The territory of the province occupied 46.7 thousand square kilometers, the population according to the 1897 census was 2,033,798 people.

Due to its location, as well as its cultural heritage, the Oryol province was considered not only the center, but also the heart of Russia. The creation of its main city, Oryol, is associated with the reign of Ivan the Terrible, and the formation of the province around it took place during the time of Catherine the Great.

What the province and its main city were like can be found out from the article.

Location

The Oryol province was part of the Russian Empire, and later Soviet Russia.
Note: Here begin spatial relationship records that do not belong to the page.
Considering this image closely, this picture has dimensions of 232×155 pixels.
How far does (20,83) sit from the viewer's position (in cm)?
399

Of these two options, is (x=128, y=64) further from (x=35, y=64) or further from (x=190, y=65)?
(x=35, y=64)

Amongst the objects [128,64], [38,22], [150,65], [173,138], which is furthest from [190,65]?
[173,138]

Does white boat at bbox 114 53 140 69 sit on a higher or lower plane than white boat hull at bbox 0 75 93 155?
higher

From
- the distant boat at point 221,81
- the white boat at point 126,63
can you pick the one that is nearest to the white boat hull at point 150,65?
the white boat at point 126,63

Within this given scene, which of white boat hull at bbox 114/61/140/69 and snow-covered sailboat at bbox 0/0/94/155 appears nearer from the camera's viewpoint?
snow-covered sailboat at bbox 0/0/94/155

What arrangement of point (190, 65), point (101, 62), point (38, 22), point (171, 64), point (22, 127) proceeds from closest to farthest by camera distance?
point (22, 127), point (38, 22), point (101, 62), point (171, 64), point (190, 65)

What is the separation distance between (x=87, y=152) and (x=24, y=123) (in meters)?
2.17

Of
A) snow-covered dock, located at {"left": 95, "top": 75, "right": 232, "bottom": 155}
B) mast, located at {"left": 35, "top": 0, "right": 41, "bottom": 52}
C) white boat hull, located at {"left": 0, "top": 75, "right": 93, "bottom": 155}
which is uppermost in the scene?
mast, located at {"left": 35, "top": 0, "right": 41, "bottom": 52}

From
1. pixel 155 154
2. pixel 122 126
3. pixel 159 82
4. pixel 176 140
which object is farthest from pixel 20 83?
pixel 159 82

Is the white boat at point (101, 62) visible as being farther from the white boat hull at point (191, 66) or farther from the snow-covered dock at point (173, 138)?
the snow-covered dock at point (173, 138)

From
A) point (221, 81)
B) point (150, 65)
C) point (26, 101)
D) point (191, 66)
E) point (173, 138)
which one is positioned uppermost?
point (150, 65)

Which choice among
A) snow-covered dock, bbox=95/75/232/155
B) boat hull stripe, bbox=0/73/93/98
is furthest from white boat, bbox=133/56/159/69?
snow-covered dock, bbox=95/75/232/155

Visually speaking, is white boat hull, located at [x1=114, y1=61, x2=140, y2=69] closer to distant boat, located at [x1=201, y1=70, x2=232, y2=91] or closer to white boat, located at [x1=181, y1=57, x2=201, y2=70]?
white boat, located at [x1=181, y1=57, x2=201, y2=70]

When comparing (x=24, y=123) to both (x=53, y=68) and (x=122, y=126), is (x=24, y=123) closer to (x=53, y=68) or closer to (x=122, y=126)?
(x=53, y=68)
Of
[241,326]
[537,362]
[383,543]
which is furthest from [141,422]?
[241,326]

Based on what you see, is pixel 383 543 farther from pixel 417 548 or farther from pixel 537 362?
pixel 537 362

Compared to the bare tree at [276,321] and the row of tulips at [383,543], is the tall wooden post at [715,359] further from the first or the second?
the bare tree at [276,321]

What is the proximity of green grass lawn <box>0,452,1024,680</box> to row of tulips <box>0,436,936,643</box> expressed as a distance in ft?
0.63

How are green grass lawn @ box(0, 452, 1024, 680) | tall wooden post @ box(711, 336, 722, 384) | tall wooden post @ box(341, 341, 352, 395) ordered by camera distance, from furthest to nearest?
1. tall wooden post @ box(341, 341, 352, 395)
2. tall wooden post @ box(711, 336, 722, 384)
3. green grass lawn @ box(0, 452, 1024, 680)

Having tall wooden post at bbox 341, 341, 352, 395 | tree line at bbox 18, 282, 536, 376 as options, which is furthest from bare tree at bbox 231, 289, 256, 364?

It existed from 1796 to 1928. It was located in the European part of the country, bordering on the following provinces:

  • Kaluga, Tula, Kursk (north).
  • Kurskaya (south).
  • Voronezhskaya (east).
  • Smolenskaya, Chernigovskaya (west).

The area was more than forty-six square kilometers, and the population reached two million people. The main city was Oryol.

History of the earth

The Oryol province was created in the eighteenth century, but even before that the Slavs lived on these lands. The most ancient inhabitants are considered to be the Vyatichi. In the eleventh century they created the first cities for protection from hostile tribes of the Cumans and Pechenegs.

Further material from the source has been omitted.